Eva Lemay’s painting practice begins not with observation, but with sensation. She works from what she feels more than what she sees—letting color, gesture, and rhythm guide her into each piece. Her relationship to the landscape isn’t just visual; it’s physical, emotional, and almost ritualistic. Raised with a deep attachment to the natural world, Lemay paints to keep that connection alive. Each canvas becomes a fragment of time and place, not documented but remembered in movement, breath, and light. She works in oils, letting the material remain fluid—blending greens, blues, yellows in ways that mirror the organic world itself. Her brush doesn’t aim to fix or replicate, but to evoke—slowness, fragility, presence. For Lemay, painting is a form of listening. A way to stay in touch with what still surrounds us, even as it shifts or disappears.

Lemay’s landscapes move. They shimmer, breathe, drift—and yet they feel suspended in time. In her seascape, the edge between water and sky almost disappears. There’s a haze where the sea meets the air, a softened horizon where small sailboats drift, ghostlike, beneath a heavy cloud bank. Off to the right, a single dark ship holds its position, anchoring the scene just as it begins to dissolve. The palette—turquoise, white, and cool blue—stays quiet, giving the scene a sense of calm. But there’s movement too. Lemay’s strokes are loose and layered. Light flickers across the water, and in that flicker, the viewer catches a breath of something—maybe time passing, maybe memory returning.

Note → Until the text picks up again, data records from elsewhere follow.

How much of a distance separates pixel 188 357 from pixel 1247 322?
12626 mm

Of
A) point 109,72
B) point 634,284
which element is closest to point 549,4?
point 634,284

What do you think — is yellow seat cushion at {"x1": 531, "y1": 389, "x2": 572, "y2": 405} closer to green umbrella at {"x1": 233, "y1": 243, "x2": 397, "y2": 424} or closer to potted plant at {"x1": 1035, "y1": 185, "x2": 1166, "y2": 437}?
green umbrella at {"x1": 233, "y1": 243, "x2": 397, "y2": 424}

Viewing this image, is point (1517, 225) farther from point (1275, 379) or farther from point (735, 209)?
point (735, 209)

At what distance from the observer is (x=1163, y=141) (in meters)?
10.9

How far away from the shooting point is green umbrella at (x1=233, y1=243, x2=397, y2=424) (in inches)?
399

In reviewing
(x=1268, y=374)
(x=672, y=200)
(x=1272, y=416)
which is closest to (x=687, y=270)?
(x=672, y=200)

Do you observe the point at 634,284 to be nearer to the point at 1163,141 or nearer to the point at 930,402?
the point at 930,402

Another work dives below the surface. This one reads like a pond seen from above, its depths stirred by wind or life beneath. The palette shifts: deep greens, aquas, and hints of yellow swirl in layered transparencies. Lemay gives no clear outlines of lily pads or fish—just impressions. Shapes emerge and submerge. A streak of yellow might be light, or a blade of grass, or a ripple. That’s the thing about Lemay’s abstraction—it holds the trace of things, but never locks them in. Her compositions aren’t puzzles to solve; they’re invitations to linger.

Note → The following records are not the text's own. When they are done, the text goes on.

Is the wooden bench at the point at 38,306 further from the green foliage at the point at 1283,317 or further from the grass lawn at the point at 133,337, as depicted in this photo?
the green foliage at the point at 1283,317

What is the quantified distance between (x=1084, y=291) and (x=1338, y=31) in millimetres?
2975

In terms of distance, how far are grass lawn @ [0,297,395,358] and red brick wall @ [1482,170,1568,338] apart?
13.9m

A third canvas moves inland—toward fields and trees. A tall bare tree stands at the left, rooted in a grassy verge. Behind it, green fields roll away in layers of blue and chartreuse. At the edge of a narrow stream, a human figure appears. The body is barely sketched—transparent, dreamlike—but it stands with arms open, as if in greeting, or surrender. The landscape here isn’t dramatic. It’s quiet. But it holds a tension—a pull between solitude and connection. Lemay’s use of scale and openness creates space for reflection. There’s always a sense of room in her work. Room to enter. Room to feel.

Across all her paintings, Lemay returns to certain themes: the trace, the threshold, the tension between permanence and disappearance. Trees, rivers, cliffs, skies—these are not just scenery, but recurring presences in her work. They are familiar but never fixed. Instead, they shift with each canvas, becoming more or less abstract, depending on what the painting seems to ask for.

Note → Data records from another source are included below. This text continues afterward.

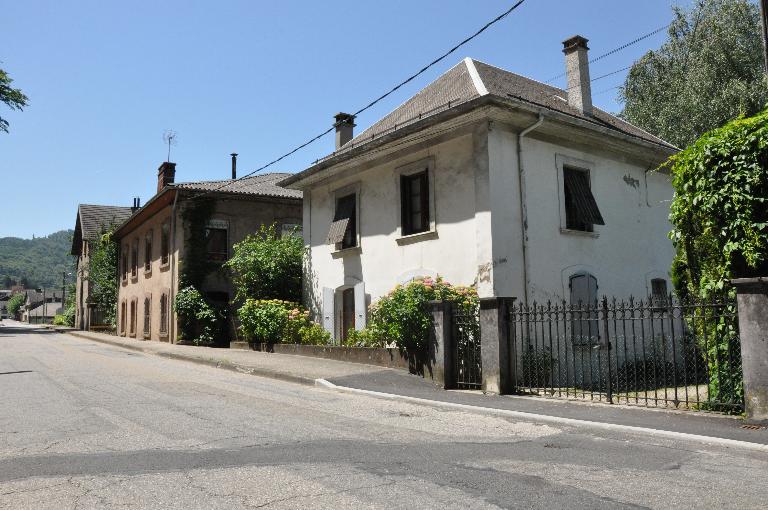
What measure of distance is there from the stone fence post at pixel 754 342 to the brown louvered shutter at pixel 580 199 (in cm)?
681

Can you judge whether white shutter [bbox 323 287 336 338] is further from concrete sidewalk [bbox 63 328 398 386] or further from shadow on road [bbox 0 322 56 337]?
shadow on road [bbox 0 322 56 337]

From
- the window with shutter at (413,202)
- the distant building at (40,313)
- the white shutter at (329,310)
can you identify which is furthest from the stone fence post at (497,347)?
the distant building at (40,313)

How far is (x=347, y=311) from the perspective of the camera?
54.4ft

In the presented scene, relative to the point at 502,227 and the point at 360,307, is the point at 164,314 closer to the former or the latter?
the point at 360,307

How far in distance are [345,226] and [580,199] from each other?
243 inches

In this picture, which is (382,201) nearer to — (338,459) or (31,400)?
(31,400)

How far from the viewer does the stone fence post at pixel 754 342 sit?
682cm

There is an ecological undercurrent in Lemay’s art, but it’s not didactic. She doesn’t paint to make statements. She paints to rekindle intimacy with the land, with light, with natural cycles that are easy to overlook. “To paint,” she writes, “is to pay attention. To slow down.” That ethic of attention comes through in the way her brush holds the edge of a shadow or the blur of a shoreline. These are not hurried works. They are quiet, deliberate acts of care.
What stands out is her refusal to separate the emotional from the environmental. Her paintings are rooted in place, but also in feeling. They carry a sense of mourning for what’s vanishing—coasts, trees, ecosystems—but also a deep gratitude for what still remains. Her art doesn’t shout. It listens. It leans in.
Eva Lemay’s landscapes remind us that the world doesn’t need to be spectacular to be worthy of reverence. A pond, a tree, a patch of light on the water—these can be enough. Through her painting, she asks us to see again. And not just to see, but to feel.